→ **Activities**
A. According to the FastScore streams guide below, which version of FastScore was the guide last updated for?
B. Please proceed with the FastScore streams guide below, picking up right after its final line.

*** Opening of Text passage ***

Home > Getting Started > Data Pipeline Integration > Data Pipeline Integration: Streams

Data Pipeline Integration: Streams

This is a step by step guide for integrating and testing a model’s data pipeline in FastScore. It contains instructions for Data and ModelOps engineers to define and test the Streams that manage data inputs and outputs in FastScore. We will also walk through using Streams to set model scoring mode including On-demand, Batch, and Streaming. This guide was last updated for v1.10 of FastScore.

As we go, we will be referring to an example XGBoost model available in the examples branch of this repo.

If you need support or have questions, please email us: support@opendatagroup.com

Contents

  1. Pre-requisites
  2. Intro to Streams
  3. Use Cases and Scoring Modes
    1. On-demand Scoring: REST
    2. Batch Scoring: S3
    3. Credentials with Docker Secrets
    4. Streaming Scoring: Kafka
  4. Next Steps

Pre-requisites

Before we walk through how to build and test streams, we will need the following:

  1. FastScore Environment Installed
  2. FastScore CLI Installed
  3. Example repo downloaded

This guide walks through a multi-class classification model that determines the species of iris based on four features: sepal length/width, petal length/width using the XGBoost framework. It is available in the repo above. For details on how we defined this Model Deployment Package, refer to this guide: Conform and Deploy a Model Guide.

To download the repo, setup the environment, and add the assets we will be using, run the following:

git clone https://github.com/opendatagroup/Getting-Started.git
cd Getting-Started
git checkout examples
make
bash -x load.sh

Intro to Streams

As a model goes through the Model Lifecycle, the data pipeline is going to dynamically change for various use cases and environments. The Stream abstraction is FastScore is going to allow us to quickly change the data pipeline and scoring behavior without constantly recoding the model. Streams define the integration to our data pipeline. They will read records from underlying transport, verify them against the schema, and feed them to the model. They also will determine how the model will score data while deployed (on-demand, batch, or streaming). Streams are attached to input and output slots of the FastScore Engine that provide the Model Execution Script access for reading and writing data. Even slot numbers respond to the model inputs and odd numbers for data outputs. It is possible to have multiple input and output streams as described in this guide.

Each stream is defined via a Stream Descriptor, a JSON file that contains connection information and components that define scoring behavior. Full documentation on Stream Descriptors is available here.

Here are the components of the stream that we define in the Stream Descriptor:

{
"Description": "A stream descriptor template",
    "Transport": {
        "Type": "REST" | "HTTP" | "Kafka" | "S3" | "file" | "ODBC" | "TCP" | "UDP" | "exec" | "inline"

*** Close of Text passage ***
*** Opening of Collected data ***

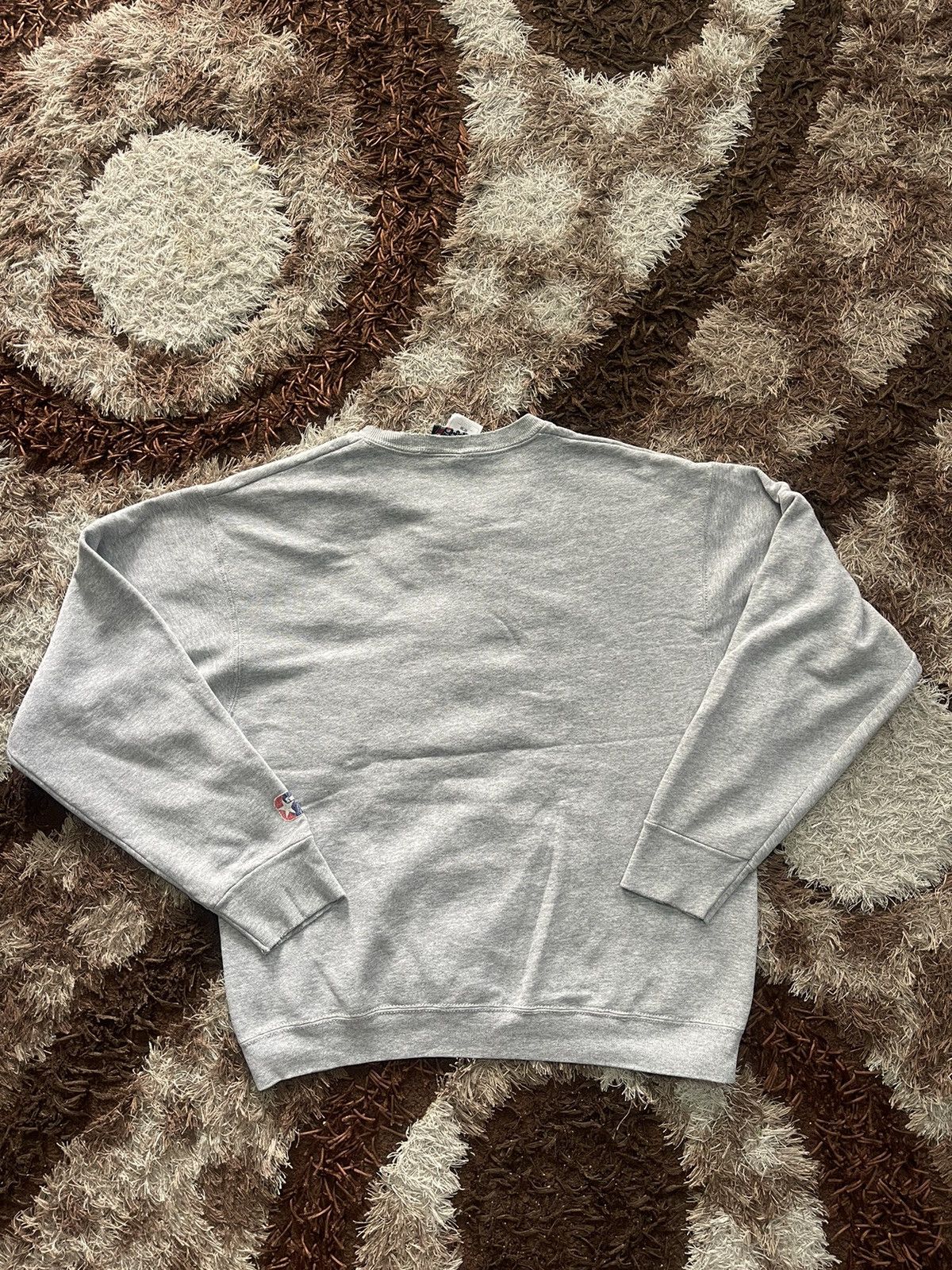 FUCT VINTAGE FUCT LOS ANGELES CREWNECK VERY RARE Size US M / EU 48-50 / 2 - 7 Thumbnail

*** Close of Collected data ***

→ **Responses in order**
A. v1.10

B.
        },
    "Encoding": null | "json" | "avro-binary" | ...,
    "Envelope": null | "delimited" | ...,
    "Schema": { ... },
    }

We are going to be walking through some examples of utilizing streams, but first let us cover how to build them and add them to FastScore. We add streams to FastScore using the following CLI command:

fastscore stream add <stream-name> <stream-descriptor-file>

It will save time down the road to validate and test the stream before deploying a model with the streams. First, we can verify the syntax is correct to make sure the Stream Descriptor is well-formed:

fastscore stream verify <stream-name> <slot-number>

We can also sample it to ensure it is connecting to the data source and returning the data as expected:

fastscore stream sample <stream-name>

For example, when we add a file stream later in this guide, we can use the following commands to view the data returned by the stream:

fastscore stream sample iris_file_input

And it will return our sample data:

1 : {"sepal_length": 6.9, "sepal_width": 3.1, "petal_length": 5.4, "petal_width": 2.1}
2 : {"sepal_length": 4.6, "sepal_width": 3.1, "petal_length": 1.5, "petal_width": 0.2}
3 : {"sepal_length": 5.7, "sepal_width": 2.6, "petal_length": 3.5, "petal_width": 1.0}
4 : {"sepal_length": 6.0, "sepal_width": 3.4, "petal_length": 4.5, "petal_width": 1.6}
5 : {"sepal_length": 6.4, "sepal_width": 2.8, "petal_length": 5.6, "petal_width": 2.1}
6 : {"sepal_length": 5.6, "sepal_width": 2.8, "petal_length": 4.9, "petal_width": 2.0}
7 : {"sepal_length": 6.2, "sepal_width": 2.9, "petal_length": 4.3, "petal_width": 1.3}
8 : {"sepal_length": 5.7, "sepal_width": 2.9, "petal_length": 4.2, "petal_width": 1.3}
9 : {"sepal_length": 6.3, "sepal_width": 2.7, "petal_length": 4.9, "petal_width": 1.8}
10 : {"sepal_length": 6.3, "sepal_width": 3.3, "petal_length": 4.7, "petal_width": 1.6}

Use Cases and Scoring Modes

The scoring and data needs of a model will change often along the Model Lifecycle and as business needs change. FastScore Streams will allow our model the flexibility to meet these evolving needs.

We are going to walk through several use cases using different streams for the same model to show how we can leverage streams.

Use Case Description
On-demand Scoring: REST Deploy as REST endpoint for testing and access for other applications.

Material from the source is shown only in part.